U.Va. Astronomer Trinh Xuan Thuan Wins UNESCO's Kalinga Prize

November 2, 2009 — The United Nations Educational, Scientific and Cultural Organization has awarded one of two 2009 Kalinga Prizes for the Popularization of Science to University of Virginia astronomer and author Trinh Xuan Thuan. The other award went to Indian physicist and educator Tash Pal.

The prizes, which include an honorarium, a certificate and the UNESCO-Albert Einstein silver medal, will be awarded Nov. 5 during a ceremony at World Science Day in Budapest.

The UNESCO Kalinga Prize, created in 1952, recognizes distinguished careers in writing, editing, lecturing, broadcasting or film production that interpret science, research and technology to the public.

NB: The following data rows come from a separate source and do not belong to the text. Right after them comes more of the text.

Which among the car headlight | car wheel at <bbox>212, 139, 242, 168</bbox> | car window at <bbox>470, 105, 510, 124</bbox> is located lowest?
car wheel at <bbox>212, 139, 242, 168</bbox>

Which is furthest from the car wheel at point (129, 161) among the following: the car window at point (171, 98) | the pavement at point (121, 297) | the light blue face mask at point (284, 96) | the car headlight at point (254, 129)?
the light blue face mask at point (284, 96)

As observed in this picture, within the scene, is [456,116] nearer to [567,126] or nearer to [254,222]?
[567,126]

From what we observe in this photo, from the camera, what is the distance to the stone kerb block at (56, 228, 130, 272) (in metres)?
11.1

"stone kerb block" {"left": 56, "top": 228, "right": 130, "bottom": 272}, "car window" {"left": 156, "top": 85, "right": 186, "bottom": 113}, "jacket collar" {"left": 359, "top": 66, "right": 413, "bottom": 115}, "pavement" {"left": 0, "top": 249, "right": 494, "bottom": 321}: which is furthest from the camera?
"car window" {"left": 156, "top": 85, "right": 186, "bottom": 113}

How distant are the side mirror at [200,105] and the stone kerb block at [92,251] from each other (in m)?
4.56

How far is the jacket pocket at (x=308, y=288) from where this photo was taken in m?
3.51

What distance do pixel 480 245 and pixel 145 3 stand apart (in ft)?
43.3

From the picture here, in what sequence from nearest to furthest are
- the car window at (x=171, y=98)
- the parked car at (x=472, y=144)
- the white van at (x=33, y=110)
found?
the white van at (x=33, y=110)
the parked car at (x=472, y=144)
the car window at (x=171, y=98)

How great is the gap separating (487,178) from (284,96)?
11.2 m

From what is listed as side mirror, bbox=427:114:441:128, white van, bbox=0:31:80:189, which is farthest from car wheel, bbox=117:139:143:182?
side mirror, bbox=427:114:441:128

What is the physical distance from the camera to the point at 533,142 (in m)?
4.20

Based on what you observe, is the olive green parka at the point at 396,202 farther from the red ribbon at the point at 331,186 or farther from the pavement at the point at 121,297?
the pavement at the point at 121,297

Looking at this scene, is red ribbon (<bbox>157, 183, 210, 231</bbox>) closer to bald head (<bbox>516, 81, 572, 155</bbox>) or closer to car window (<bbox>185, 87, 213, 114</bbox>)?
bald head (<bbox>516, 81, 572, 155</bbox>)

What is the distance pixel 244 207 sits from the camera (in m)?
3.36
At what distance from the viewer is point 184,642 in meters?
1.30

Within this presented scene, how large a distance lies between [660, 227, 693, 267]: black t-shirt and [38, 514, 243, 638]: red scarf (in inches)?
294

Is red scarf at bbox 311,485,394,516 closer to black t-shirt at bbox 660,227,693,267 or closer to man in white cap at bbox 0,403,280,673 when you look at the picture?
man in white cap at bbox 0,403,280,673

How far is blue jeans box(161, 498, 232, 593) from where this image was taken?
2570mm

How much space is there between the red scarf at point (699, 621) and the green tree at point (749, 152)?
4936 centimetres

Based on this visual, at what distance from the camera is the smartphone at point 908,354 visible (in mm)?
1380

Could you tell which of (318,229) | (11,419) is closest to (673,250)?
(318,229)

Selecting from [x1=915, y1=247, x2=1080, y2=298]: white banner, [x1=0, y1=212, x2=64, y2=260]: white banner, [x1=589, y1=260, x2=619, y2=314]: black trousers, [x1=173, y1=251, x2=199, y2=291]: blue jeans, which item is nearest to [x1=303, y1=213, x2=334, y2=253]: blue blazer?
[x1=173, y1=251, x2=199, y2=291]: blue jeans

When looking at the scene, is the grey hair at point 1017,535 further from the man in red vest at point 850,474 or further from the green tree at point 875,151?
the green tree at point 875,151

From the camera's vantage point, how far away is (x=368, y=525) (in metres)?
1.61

The objective of the prize is part of UNESCO's efforts to promote public awareness of science.

Previous winners have included scientists, journalists, educators and writers, among them Louis de Broglie, Bertrand Russell, Arthur Clarke, Fred Hoyle and Margaret Mead.

Thuan, who has taught astronomy at U.Va. since 1976, is a best-selling author of popular books on science and nature. His academic research is focused on the evolution of galaxies and the chemical composition of the universe.

Born and raised in Vietnam and educated in Vietnam and France, Trinh writes in French, and has published eight books, some of them best-sellers in France. Several have been translated into English and other languages.

His books include "Dictionary of the Lover of the Sky and the Stars" (2009); "The Ways of Light" (2007); "Origins" (2003); "The Quantum and the Lotus" (2001); "Chaos and Harmony" (2001); "Birth of the Universe" (1993); "An Astrophysicist" (1992), and "The Secret Melody" (1995).

In 2007, the French Academy awarded its prestigious Grand Prix Moron to Thuan for "The Ways of Light." That award is roughly equivalent to the American Pulitzer Prize or National Book Award.